§ **抜粋**
===

説明

車両運転支援装置

【課題】走行中の運転者に対しカーブミラー内に映った鏡像を見やすくしたり、カーブミラー内における接近物体を自動的に認識して運転者に対する警報や車両制御を可能にしたりして、交差点やカーブでの出合い頭の事故を未然に且つ確実に防止できるようにする。
【解決手段】車両前方を撮像する撮像手段10aと、その前方画像からカーブミラーを認識して特定する特定手段21aと、そのカーブミラーにおけるミラー内画像を取得する取得手段21b(10b,11)と、そのミラー内画像を正面から見た正視画像に変換する画像変換手段21cと、その正視画像に対しミラー周辺部の画像歪み補正を行なう画像歪み補正手段21dと、その補正後正視画像を車両運転者に対し表示する表示手段40(23a)とをそなえる。

【発明の詳細な説明】
【技術分野】
【0001】
本発明は、車両運転者の運転を支援する車両運転支援装置に関する。
【背景技術】
【0002】
一般に、道路の交差点やカーブなどには、例えば図7に示すように、カーブミラー(コーナーミラー)100が設置されている。自動車等の車両の運転者は、そのカーブミラー100に映る像を見て、歩行者,車両等の接近物体を視認すると、制動を掛けたりハンドル操作を行なったりして、交差点やカーブでの出合い頭の事故を未然に防止している。
【0003】
このようなカーブミラー100は、通常、凸面鏡であるため、広い視野角を有するが、ミラー中央部に映る像は小さく、運転者は、カーブミラー100にかなり接近しなければ、カーブミラー100内に映る接近物体を視認することが難しい。このため、運転者がカーブミラー100に映る接近車両や歩行者を見落とし、出合い頭の事故に至るケースが少なくない。しかしながら、走行中の運転者に対しカーブミラー100内に映った鏡像を見やすくするような技術は開発されていない。

===

§ **提供データ**

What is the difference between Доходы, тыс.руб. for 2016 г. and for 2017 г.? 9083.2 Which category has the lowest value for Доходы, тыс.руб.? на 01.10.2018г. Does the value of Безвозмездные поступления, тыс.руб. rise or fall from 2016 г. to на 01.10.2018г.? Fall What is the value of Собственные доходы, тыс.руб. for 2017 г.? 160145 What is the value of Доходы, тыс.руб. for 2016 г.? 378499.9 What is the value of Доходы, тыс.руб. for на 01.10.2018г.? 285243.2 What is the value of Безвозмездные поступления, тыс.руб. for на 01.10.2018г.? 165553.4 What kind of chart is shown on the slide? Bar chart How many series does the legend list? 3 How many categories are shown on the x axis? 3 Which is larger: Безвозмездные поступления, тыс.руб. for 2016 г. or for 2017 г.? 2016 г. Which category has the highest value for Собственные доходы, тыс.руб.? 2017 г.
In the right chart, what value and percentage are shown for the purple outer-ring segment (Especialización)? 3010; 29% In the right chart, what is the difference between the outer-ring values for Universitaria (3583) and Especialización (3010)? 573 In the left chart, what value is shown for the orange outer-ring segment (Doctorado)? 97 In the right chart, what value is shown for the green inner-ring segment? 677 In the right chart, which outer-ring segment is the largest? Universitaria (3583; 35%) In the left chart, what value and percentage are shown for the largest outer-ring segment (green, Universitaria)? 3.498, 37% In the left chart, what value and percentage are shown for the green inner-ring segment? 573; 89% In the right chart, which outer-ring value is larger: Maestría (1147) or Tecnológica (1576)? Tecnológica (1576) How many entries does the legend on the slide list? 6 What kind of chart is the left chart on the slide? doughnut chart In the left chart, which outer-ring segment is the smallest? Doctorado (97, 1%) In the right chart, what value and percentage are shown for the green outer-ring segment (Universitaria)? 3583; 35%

===

車両運転支援装置に関する抜粋を、全文一字も変えずに繰り返してください。 この演習ではデータを参照する必要はありません。

説明

車両運転支援装置

【課題】走行中の運転者に対しカーブミラー内に映った鏡像を見やすくしたり、カーブミラー内における接近物体を自動的に認識して運転者に対する警報や車両制御を可能にしたりして、交差点やカーブでの出合い頭の事故を未然に且つ確実に防止できるようにする。
【解決手段】車両前方を撮像する撮像手段10aと、その前方画像からカーブミラーを認識して特定する特定手段21aと、そのカーブミラーにおけるミラー内画像を取得する取得手段21b(10b,11)と、そのミラー内画像を正面から見た正視画像に変換する画像変換手段21cと、その正視画像に対しミラー周辺部の画像歪み補正を行なう画像歪み補正手段21dと、その補正後正視画像を車両運転者に対し表示する表示手段40(23a)とをそなえる。

【発明の詳細な説明】
【技術分野】
【0001】
本発明は、車両運転者の運転を支援する車両運転支援装置に関する。
【背景技術】
【0002】
一般に、道路の交差点やカーブなどには、例えば図7に示すように、カーブミラー(コーナーミラー)100が設置されている。自動車等の車両の運転者は、そのカーブミラー100に映る像を見て、歩行者,車両等の接近物体を視認すると、制動を掛けたりハンドル操作を行なったりして、交差点やカーブでの出合い頭の事故を未然に防止している。
【0003】
このようなカーブミラー100は、通常、凸面鏡であるため、広い視野角を有するが、ミラー中央部に映る像は小さく、運転者は、カーブミラー100にかなり接近しなければ、カーブミラー100内に映る接近物体を視認することが難しい。このため、運転者がカーブミラー100に映る接近車両や歩行者を見落とし、出合い頭の事故に至るケースが少なくない。しかしながら、走行中の運転者に対しカーブミラー100内に映った鏡像を見やすくするような技術は開発されていない。